Idiopathic systemic capillary leak syndrome, a unique complement and interferon mediated endotheliopathy syndrome: The role of the normal skin biopsy in establishing the diagnosis and elucidating pathogenetic mechanisms

Capillary leak syndromes consist of conditions where fluid and protein leak across capillaries and lead to an accumulation of interstitial fluids and intravascular volume depletion. While sepsis is by far the most common of these syndromes, a large variety of poorly understood, relatively unusual syndromes of capillary leak exist [1]. Among these is Idiopathic Systemic Capillary Leak Syndrome (ISCLS), first described in 1960 and eponymously named Clarkson's disease [2]. Dr. Clarkson reported a case that would become the classic clinical presentation of this rare syndromic complex. He described a 34-year-old woman with an abrupt onset of fevers that were low-grade with a progressive decrement in blood pressure followed by rapid swelling of the face and extremities. The hematocrit increased despite intravenous fluid resuscitation. Anasarca and unexplained shock were followed several days later by a period of diuresis and a diminution in peripheral edema. The patient ultimately died of pulmonary edema and cardiac failure.

Since this distinctive clinical presentation was first described in 1960, there have been roughly 260 new cases of ISCLS reported in the literature. Most of these patients are adults, median age of 48 years, and of Caucasian extraction. Nevertheless, Clarkson's disease has been reported in newborns, children and individuals in their 80's, and patients of all ethnicities [3], [4].

The classic scenario includes acute episodes of plasma extravasation into the interstitial space resulting in shock, elevated hemoglobin (Hgb), and diminished serum albumin. This “leak” phase typically resolves spontaneously and is followed by a “recruitment” phase where fluid leaves the interstitial phase and enters the circulation, which can result in marked volume expansion with pulmonary edema and accumulation of fluid in serosal cavities. During the “leak” phase, the extravasation primarily occurs in skin and muscle tissues, especially skeletal muscle but at times the heart [5].
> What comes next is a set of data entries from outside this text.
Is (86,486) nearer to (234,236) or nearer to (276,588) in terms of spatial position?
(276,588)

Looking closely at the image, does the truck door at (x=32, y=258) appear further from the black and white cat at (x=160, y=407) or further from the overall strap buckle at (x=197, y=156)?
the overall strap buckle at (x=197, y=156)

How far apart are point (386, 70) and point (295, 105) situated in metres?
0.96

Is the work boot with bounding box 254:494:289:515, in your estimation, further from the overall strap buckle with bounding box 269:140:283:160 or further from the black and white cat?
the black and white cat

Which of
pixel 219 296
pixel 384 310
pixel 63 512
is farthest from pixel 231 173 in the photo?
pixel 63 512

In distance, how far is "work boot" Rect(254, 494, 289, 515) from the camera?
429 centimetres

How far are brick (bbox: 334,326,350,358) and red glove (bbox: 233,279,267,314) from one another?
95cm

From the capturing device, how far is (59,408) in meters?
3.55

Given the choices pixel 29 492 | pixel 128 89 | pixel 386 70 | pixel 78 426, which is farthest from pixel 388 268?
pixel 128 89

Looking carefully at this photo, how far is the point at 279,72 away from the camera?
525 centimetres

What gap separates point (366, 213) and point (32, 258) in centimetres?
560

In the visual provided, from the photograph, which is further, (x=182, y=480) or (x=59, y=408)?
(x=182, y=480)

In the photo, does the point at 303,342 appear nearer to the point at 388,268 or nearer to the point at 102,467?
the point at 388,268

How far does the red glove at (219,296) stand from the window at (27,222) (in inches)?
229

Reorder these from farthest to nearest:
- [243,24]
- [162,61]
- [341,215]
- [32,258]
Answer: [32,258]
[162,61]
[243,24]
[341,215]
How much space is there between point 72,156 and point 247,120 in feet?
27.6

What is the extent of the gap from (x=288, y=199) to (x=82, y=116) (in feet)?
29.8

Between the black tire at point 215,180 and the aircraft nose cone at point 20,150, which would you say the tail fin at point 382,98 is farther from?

The “leak” phase is accompanied by hypotension and intravascular volume depletion that is resistant to infusion of crystalloid or albumin infusion. The resulting shock can lead to acute renal failure as well as other consequences of poor tissue perfusion. Hemoconcentration with increased viscosity can result in deep venous thrombosis. The fluid accumulation in muscle beds commonly results in compartment syndromes with consequences of ischemic neuropathy and rhabdomyolysis [1], [2], [3], [4], [5]. While many attacks of ISCLS are severe with features of multi-organ dysfunction, milder episodes with only slight edema of the extremities and muscle tightness or discomfort also occur. The same patient may have attacks that vary in intensity from being severe to mild attacks at different times [6]. Some patients are thought to have a chronic form manifesting as noncyclical persistent peripheral edema [7].

An association is the presence of a monoclonal gammopathy (MGUS), most commonly of the IgG kappa isotype, is observed in about two thirds of cases [8]. There does not appear to be any pathophysiologic link with hereditary forms of angioedema.

An exogenous trigger most commonly in the context of a viral prodrome linked with influenza, respiratory syncytial virus, West Nile virus, and most recently, COVID-19 has been reported [9], [10], [11], [12].. The pathogenesis of vasopermeability leading to the massive extravasation of plasma remains elusive, although the presence of humoral factors including vascular endothelial cell growth factor and angiopoietin that promote vascular endothelial cell hyperpermeability [13], transient spikes in monocyte inflammatory mediators such as CXCL10 [14], and impairment of microvascular endothelial cell barrier function provoked by sera from patients with an acute episode have all been documented [15]. In regards to the latter, a pediatric patient with fatal systemic capillary leak syndrome had a mutation in the function of p190ARhoGAP regulating endothelial permeability, a protein encoded by the gene ARHGAP35. Of importance and interest, episodes can be prevented and treated with high doses of intravenous immunoglobulin (IVIG) [16].

Normal skin was procured from the deltoid area as a diagnostic adjunct in establishing the diagnosis of capillary leak syndrome and as a clue to pathogenetic mechanisms that may underlie systemic capillary leak syndrome. The deltoid skin was chosen as this particular anatomic site is used to assess certain microvascular injury syndromes, namely atypical hemolytic uremic syndrome and severe COVID-19. The extent of microvascular complement deposition observed in normal deltoid skin in the setting of severe COVID-19 emphasized the role of systemic complement pathway activation in the disease [17], [18]. We report the biopsy results of “normal” skin obtained during five acute episodes of ISCLS in three patients, along with a sub-acute presentation of capillary leak syndrome in a fourth. The latter case includes a biopsy taken after the patient recovered.